Retype nothing but the lines running from the line that contains "How much intervening" to the last line, both ends included, and skip every image.

■ ■ ■ ■ ■ ■ ■

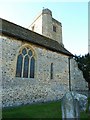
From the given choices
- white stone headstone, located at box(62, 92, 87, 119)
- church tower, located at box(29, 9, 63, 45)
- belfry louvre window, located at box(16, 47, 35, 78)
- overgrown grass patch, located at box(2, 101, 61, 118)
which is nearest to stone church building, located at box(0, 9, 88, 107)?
belfry louvre window, located at box(16, 47, 35, 78)

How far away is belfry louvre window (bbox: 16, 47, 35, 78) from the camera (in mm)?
13609

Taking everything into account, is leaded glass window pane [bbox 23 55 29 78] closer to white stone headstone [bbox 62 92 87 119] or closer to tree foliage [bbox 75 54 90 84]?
white stone headstone [bbox 62 92 87 119]

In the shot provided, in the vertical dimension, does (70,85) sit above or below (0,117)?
above

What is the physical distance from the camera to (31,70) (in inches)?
Answer: 571

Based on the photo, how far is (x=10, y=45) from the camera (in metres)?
12.9

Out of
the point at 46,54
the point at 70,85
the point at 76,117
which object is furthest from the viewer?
the point at 70,85

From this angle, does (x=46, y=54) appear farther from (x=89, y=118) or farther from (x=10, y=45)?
(x=89, y=118)

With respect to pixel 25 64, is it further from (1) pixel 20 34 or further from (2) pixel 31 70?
(1) pixel 20 34

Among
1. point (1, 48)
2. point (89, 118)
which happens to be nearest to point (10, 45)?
point (1, 48)

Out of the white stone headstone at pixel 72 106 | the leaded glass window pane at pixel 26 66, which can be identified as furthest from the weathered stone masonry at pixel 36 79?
the white stone headstone at pixel 72 106

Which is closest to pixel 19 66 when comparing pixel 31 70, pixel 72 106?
pixel 31 70

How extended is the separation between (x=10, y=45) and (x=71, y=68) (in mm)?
8036

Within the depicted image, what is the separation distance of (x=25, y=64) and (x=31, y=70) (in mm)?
803

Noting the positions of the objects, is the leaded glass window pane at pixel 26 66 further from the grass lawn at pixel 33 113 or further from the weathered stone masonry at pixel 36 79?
the grass lawn at pixel 33 113
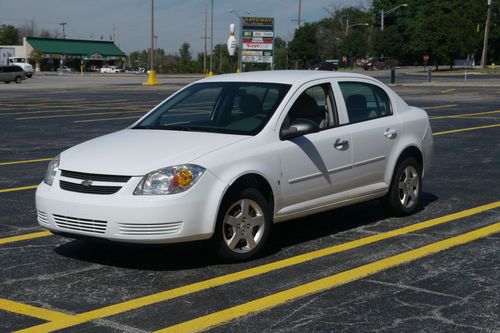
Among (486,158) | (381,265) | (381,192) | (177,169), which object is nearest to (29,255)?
(177,169)

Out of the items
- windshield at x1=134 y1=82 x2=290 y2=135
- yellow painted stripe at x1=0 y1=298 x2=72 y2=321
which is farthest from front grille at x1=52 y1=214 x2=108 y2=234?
windshield at x1=134 y1=82 x2=290 y2=135

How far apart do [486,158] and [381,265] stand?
23.9 ft

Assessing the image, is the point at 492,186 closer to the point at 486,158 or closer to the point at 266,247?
the point at 486,158

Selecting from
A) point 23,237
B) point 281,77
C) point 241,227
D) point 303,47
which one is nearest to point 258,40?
point 303,47

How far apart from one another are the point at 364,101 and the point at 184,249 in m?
2.45

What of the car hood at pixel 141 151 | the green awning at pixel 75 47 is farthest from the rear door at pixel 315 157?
the green awning at pixel 75 47

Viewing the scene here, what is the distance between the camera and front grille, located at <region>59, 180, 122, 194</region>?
566cm

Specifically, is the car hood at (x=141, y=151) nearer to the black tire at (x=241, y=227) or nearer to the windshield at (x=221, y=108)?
the windshield at (x=221, y=108)

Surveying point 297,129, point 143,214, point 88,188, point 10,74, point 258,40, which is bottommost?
point 10,74

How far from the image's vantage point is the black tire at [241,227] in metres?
5.92

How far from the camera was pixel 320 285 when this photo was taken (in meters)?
5.46

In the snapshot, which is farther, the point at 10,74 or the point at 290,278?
the point at 10,74

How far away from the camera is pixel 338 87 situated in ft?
24.0

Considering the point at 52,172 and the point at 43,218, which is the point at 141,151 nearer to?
the point at 52,172
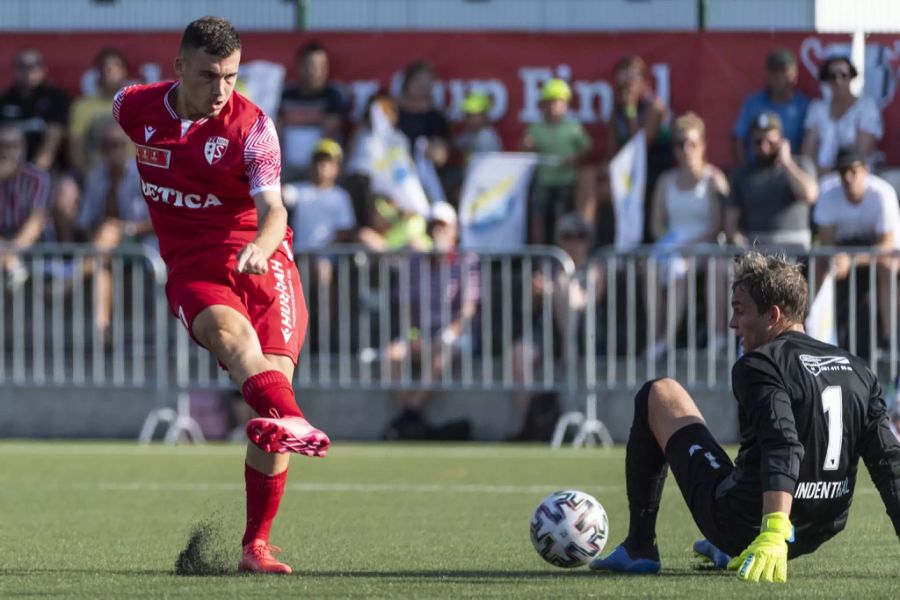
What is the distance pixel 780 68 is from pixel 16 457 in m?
7.58

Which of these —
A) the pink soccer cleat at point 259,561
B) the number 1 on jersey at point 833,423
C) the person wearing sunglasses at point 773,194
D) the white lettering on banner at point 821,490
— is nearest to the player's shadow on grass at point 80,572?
the pink soccer cleat at point 259,561

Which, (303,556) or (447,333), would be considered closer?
(303,556)

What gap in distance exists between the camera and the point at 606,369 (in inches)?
570

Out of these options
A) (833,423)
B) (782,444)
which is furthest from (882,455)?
(782,444)

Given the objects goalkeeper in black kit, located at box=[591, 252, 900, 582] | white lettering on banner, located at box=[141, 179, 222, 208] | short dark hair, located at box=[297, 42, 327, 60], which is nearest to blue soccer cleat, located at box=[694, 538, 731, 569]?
goalkeeper in black kit, located at box=[591, 252, 900, 582]

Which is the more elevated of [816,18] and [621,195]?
[816,18]

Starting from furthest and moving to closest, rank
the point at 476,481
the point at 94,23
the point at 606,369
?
the point at 94,23, the point at 606,369, the point at 476,481

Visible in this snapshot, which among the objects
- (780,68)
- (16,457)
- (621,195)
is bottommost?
(16,457)

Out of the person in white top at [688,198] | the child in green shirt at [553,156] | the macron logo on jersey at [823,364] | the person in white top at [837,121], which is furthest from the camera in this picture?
the child in green shirt at [553,156]

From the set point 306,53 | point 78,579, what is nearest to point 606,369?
point 306,53

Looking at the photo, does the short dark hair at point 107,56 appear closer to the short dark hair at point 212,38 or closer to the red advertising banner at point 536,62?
the red advertising banner at point 536,62

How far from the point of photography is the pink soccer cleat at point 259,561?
661 cm

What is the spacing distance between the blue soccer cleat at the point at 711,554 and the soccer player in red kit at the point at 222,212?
1.69m

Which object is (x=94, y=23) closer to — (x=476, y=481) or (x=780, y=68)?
(x=780, y=68)
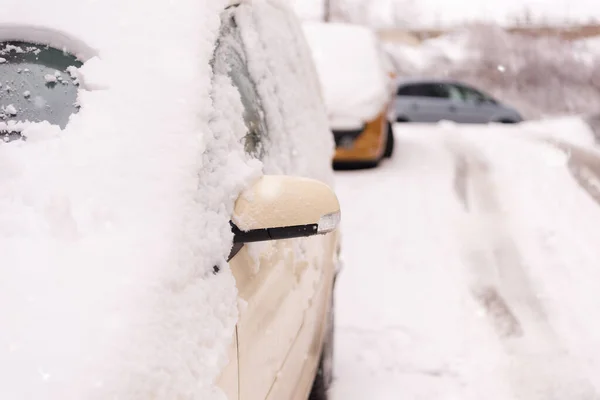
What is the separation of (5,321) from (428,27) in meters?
49.4

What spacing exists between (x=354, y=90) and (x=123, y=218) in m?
7.76

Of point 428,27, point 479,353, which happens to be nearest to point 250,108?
point 479,353

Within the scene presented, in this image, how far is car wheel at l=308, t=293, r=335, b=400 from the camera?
3.40 metres

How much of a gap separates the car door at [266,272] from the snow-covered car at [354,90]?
19.8 feet

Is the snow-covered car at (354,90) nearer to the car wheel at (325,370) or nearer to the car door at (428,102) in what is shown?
the car wheel at (325,370)

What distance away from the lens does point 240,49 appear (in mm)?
2264

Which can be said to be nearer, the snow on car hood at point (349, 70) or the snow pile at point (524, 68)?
the snow on car hood at point (349, 70)

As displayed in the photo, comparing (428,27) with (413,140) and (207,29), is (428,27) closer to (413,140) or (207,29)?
(413,140)

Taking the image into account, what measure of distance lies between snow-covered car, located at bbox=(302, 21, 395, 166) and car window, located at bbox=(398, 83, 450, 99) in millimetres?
7145

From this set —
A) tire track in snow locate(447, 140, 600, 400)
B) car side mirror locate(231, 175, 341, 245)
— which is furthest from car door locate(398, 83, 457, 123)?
car side mirror locate(231, 175, 341, 245)

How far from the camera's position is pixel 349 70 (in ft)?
30.5

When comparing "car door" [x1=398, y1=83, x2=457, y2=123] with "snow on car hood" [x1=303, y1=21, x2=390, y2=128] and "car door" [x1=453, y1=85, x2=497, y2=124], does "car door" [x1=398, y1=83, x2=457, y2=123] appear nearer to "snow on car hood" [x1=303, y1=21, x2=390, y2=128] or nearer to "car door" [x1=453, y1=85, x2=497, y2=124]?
"car door" [x1=453, y1=85, x2=497, y2=124]

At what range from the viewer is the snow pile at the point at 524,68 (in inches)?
1393

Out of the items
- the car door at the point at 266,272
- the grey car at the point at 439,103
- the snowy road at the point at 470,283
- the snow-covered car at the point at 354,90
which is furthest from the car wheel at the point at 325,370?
the grey car at the point at 439,103
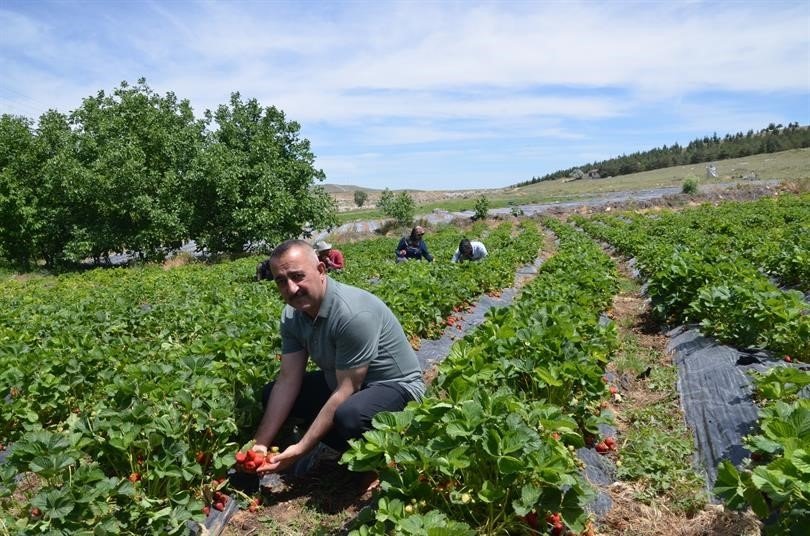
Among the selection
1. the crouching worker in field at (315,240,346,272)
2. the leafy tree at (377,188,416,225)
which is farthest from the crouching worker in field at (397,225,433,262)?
the leafy tree at (377,188,416,225)

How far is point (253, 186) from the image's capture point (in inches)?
965

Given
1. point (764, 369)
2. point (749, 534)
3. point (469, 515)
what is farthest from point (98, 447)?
point (764, 369)

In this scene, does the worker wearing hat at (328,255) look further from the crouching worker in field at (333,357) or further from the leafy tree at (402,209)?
the leafy tree at (402,209)

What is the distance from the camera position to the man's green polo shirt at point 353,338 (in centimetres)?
338

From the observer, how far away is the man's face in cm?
325

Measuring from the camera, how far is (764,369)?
4.79 metres

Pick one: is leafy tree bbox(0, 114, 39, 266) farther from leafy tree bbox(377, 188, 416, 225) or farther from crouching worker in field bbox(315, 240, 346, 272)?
leafy tree bbox(377, 188, 416, 225)

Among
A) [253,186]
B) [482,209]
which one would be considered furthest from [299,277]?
[482,209]

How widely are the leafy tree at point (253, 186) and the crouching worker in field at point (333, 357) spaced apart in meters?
21.0

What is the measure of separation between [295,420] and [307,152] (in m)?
24.8

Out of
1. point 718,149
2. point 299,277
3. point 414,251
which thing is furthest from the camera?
point 718,149

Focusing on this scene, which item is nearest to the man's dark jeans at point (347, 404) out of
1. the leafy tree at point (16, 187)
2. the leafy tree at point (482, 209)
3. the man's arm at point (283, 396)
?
the man's arm at point (283, 396)

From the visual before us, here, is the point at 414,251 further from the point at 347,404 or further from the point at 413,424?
the point at 413,424

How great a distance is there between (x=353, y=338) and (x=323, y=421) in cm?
57
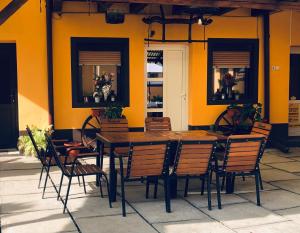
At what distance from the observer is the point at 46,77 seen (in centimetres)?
855

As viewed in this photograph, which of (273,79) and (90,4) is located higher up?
(90,4)

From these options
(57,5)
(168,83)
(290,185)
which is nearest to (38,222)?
(290,185)

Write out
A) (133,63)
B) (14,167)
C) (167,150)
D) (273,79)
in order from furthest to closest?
(273,79), (133,63), (14,167), (167,150)

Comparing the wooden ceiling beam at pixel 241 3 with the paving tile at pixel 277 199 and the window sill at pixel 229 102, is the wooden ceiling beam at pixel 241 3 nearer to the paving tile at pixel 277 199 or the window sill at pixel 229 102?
the paving tile at pixel 277 199

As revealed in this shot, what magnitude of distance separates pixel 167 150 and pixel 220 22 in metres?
5.13

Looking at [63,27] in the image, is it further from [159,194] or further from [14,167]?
[159,194]

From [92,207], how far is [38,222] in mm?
705

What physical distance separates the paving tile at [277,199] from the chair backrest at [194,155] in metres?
0.83

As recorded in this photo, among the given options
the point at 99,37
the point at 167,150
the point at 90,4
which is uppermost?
the point at 90,4

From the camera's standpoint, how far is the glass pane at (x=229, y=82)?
9656 mm

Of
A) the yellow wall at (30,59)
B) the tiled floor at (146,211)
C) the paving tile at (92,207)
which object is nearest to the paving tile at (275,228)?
the tiled floor at (146,211)

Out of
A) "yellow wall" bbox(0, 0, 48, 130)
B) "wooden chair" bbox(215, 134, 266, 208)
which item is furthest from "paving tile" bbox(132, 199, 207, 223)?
"yellow wall" bbox(0, 0, 48, 130)

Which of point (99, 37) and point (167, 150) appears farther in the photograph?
point (99, 37)

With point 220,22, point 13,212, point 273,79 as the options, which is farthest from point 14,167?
point 273,79
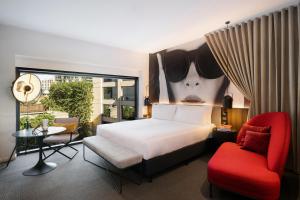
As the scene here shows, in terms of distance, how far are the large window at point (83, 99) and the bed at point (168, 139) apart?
1.65 m

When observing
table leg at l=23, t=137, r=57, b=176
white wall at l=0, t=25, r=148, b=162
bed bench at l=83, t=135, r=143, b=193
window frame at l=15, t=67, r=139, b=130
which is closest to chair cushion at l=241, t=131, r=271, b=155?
bed bench at l=83, t=135, r=143, b=193

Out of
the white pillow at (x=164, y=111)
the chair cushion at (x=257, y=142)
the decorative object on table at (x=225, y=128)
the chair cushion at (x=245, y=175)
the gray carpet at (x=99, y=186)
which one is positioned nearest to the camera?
the chair cushion at (x=245, y=175)

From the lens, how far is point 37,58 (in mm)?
3531

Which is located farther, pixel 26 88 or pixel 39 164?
pixel 26 88

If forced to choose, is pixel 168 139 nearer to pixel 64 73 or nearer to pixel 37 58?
pixel 64 73

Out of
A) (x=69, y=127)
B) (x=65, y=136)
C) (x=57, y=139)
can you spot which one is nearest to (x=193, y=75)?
(x=69, y=127)

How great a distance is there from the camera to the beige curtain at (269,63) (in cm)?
262

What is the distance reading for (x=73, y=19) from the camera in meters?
3.03

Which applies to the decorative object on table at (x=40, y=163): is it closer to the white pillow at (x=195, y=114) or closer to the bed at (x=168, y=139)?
the bed at (x=168, y=139)

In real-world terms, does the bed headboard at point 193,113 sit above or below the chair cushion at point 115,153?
above

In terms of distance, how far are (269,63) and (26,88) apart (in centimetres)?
458

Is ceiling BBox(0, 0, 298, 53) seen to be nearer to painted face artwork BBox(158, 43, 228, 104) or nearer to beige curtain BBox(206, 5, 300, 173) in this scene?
beige curtain BBox(206, 5, 300, 173)

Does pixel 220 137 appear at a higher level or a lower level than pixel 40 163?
higher

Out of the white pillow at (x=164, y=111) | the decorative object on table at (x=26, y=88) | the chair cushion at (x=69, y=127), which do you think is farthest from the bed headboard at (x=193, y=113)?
the decorative object on table at (x=26, y=88)
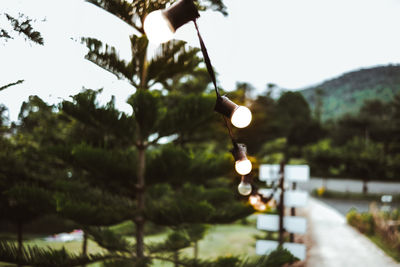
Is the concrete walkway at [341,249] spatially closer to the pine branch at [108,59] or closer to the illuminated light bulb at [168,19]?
the pine branch at [108,59]

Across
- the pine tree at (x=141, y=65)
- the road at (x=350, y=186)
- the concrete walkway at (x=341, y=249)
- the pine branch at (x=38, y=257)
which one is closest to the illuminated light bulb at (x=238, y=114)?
the pine tree at (x=141, y=65)

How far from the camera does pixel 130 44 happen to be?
1916mm

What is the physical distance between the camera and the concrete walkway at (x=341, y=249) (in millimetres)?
5141

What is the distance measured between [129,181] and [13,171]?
3.49ft

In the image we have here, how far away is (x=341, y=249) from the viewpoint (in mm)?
6148

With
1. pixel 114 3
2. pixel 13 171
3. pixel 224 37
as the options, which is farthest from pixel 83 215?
pixel 224 37

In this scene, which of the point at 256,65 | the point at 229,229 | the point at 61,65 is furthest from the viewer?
the point at 229,229

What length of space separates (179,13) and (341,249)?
6.70 m

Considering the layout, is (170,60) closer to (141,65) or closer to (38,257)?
(141,65)

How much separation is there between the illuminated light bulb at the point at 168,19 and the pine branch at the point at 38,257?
5.11 feet

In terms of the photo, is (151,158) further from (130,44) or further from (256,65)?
(256,65)

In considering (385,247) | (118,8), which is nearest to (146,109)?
(118,8)

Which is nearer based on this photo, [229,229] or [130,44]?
[130,44]

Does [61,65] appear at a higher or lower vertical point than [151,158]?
higher
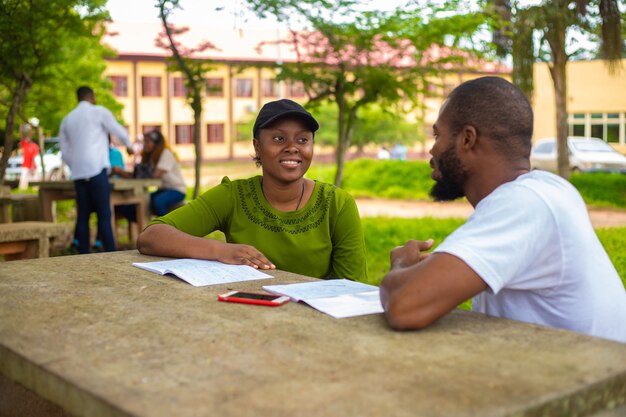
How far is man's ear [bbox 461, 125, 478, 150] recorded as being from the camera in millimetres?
2098

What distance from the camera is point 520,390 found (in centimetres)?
145

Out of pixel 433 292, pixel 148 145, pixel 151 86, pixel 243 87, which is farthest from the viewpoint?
pixel 243 87

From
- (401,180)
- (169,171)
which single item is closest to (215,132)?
(401,180)

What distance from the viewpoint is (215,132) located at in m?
37.0

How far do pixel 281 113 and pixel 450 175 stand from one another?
44.8 inches

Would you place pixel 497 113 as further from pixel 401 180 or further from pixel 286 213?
pixel 401 180

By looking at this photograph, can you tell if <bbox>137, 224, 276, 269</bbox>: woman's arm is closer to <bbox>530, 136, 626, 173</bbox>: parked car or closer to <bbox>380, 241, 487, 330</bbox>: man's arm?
<bbox>380, 241, 487, 330</bbox>: man's arm

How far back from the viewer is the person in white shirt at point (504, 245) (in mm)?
1851

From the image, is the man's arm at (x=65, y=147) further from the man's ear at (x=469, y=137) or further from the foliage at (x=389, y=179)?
the foliage at (x=389, y=179)

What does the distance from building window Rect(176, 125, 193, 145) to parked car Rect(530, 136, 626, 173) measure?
18.7 metres

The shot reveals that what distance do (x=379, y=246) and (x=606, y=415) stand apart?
6966 mm

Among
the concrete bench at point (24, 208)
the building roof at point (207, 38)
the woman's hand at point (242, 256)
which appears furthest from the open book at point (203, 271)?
the building roof at point (207, 38)

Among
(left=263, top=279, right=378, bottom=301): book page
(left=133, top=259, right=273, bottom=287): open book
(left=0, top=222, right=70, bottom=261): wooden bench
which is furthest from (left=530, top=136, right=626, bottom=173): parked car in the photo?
(left=263, top=279, right=378, bottom=301): book page

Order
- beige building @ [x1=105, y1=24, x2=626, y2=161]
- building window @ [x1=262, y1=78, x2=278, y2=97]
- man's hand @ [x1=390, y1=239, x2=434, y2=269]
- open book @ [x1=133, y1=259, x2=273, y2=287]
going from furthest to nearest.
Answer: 1. building window @ [x1=262, y1=78, x2=278, y2=97]
2. beige building @ [x1=105, y1=24, x2=626, y2=161]
3. open book @ [x1=133, y1=259, x2=273, y2=287]
4. man's hand @ [x1=390, y1=239, x2=434, y2=269]
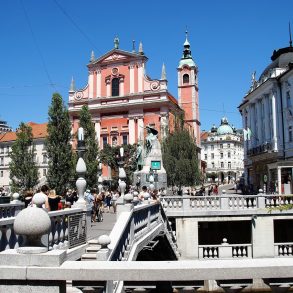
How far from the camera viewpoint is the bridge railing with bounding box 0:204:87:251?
6.26m

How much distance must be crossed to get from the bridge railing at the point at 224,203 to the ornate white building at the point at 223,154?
349 ft

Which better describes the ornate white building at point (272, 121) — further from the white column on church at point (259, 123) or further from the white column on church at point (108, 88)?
the white column on church at point (108, 88)

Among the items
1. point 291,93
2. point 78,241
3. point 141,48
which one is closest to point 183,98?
point 141,48

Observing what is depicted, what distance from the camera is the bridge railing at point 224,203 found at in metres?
22.5

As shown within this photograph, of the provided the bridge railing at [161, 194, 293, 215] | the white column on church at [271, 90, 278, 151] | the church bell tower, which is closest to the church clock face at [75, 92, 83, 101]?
the church bell tower

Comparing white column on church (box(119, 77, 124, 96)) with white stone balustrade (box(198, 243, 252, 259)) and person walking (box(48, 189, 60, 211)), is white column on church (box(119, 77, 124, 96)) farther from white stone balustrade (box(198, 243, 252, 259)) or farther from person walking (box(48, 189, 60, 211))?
person walking (box(48, 189, 60, 211))

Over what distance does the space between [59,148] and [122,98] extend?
910 inches

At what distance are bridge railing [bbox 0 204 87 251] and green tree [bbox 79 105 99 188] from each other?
104 feet

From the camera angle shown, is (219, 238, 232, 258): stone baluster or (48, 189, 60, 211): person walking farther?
(219, 238, 232, 258): stone baluster

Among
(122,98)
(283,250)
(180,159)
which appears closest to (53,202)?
(283,250)

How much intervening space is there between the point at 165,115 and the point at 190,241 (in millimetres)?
36661

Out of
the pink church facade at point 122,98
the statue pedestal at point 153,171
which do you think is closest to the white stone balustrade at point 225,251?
the statue pedestal at point 153,171

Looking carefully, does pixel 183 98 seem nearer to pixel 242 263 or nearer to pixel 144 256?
pixel 144 256

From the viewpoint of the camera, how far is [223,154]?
133 metres
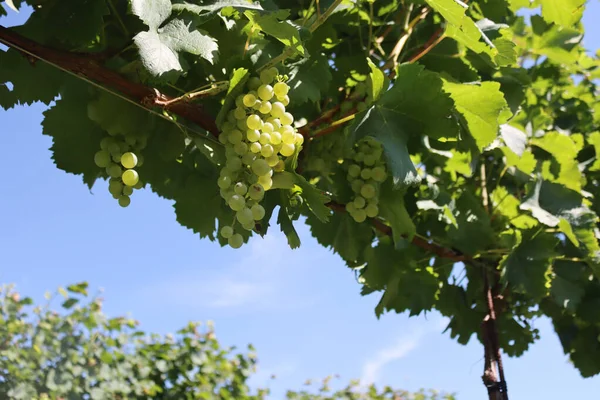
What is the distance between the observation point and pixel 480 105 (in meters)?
1.46

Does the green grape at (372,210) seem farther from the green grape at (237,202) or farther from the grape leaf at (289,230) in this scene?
the green grape at (237,202)

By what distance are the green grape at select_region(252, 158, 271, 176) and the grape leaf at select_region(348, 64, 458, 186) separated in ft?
0.81

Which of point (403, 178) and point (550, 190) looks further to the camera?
point (550, 190)

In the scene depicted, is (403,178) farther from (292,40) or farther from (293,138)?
(292,40)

■ ■ ■ ■ ■ ■ ■

# Task response:
How much intervening space is there between the point at 165,115 and the point at 190,241 (in millimetres)?
36661

Out of
the pink church facade at point 122,98
the statue pedestal at point 153,171
which do you think is closest to the white stone balustrade at point 225,251?
the statue pedestal at point 153,171

Looking carefully, does pixel 183 98 seem nearer to pixel 242 263 or nearer to pixel 144 256?
pixel 144 256

From the viewpoint of the camera, how far is [223,154]?
133 metres
What is the distance between the observation point and pixel 480 105 (in meters)?
1.46

Does the green grape at (372,210) seem farther from the green grape at (237,202) or farther from the grape leaf at (289,230) in this scene?
the green grape at (237,202)

By what distance are the green grape at select_region(252, 158, 271, 176) and the grape leaf at select_region(348, 64, 458, 186) separated in ft?
0.81

Which of point (403, 178) and point (550, 190) looks further to the camera?
point (550, 190)

In the scene depicted, is (403,178) farther from (292,40) or farther from (293,138)?
(292,40)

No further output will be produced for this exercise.